* [TASK ITEM] Output every line from the beginning of the records through the line that contains "Calvin Klein Reveal woda toaletowa 100ml", exactly as it appears.

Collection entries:
*** Begin section ***

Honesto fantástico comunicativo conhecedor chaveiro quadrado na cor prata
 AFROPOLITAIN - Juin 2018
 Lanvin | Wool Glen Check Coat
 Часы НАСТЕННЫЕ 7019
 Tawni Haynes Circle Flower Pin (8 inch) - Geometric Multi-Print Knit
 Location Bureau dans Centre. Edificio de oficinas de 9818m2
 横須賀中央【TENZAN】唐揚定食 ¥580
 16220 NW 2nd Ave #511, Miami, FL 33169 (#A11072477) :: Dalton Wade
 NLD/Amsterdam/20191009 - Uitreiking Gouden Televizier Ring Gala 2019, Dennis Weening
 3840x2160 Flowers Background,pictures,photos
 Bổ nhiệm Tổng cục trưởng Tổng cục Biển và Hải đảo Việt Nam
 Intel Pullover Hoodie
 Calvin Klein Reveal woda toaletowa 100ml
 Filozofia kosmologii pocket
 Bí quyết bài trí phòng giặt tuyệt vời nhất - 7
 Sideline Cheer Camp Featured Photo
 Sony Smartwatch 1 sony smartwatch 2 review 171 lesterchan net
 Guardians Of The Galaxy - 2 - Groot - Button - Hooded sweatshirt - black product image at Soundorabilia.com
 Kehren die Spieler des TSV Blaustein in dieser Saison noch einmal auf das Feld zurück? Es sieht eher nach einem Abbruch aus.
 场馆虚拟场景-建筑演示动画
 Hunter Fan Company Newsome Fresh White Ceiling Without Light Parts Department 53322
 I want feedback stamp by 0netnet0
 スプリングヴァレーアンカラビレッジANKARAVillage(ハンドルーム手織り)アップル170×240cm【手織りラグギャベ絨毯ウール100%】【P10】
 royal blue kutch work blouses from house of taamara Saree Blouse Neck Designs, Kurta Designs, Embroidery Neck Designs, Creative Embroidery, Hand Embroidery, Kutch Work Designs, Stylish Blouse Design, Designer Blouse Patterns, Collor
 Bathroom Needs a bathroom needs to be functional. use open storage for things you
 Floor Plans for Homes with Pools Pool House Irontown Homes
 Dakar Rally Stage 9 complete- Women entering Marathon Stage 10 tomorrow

*** End section ***

* [THE COMPLETED TASK]
Honesto fantástico comunicativo conhecedor chaveiro quadrado na cor prata
 AFROPOLITAIN - Juin 2018
 Lanvin | Wool Glen Check Coat
 Часы НАСТЕННЫЕ 7019
 Tawni Haynes Circle Flower Pin (8 inch) - Geometric Multi-Print Knit
 Location Bureau dans Centre. Edificio de oficinas de 9818m2
 横須賀中央【TENZAN】唐揚定食 ¥580
 16220 NW 2nd Ave #511, Miami, FL 33169 (#A11072477) :: Dalton Wade
 NLD/Amsterdam/20191009 - Uitreiking Gouden Televizier Ring Gala 2019, Dennis Weening
 3840x2160 Flowers Background,pictures,photos
 Bổ nhiệm Tổng cục trưởng Tổng cục Biển và Hải đảo Việt Nam
 Intel Pullover Hoodie
 Calvin Klein Reveal woda toaletowa 100ml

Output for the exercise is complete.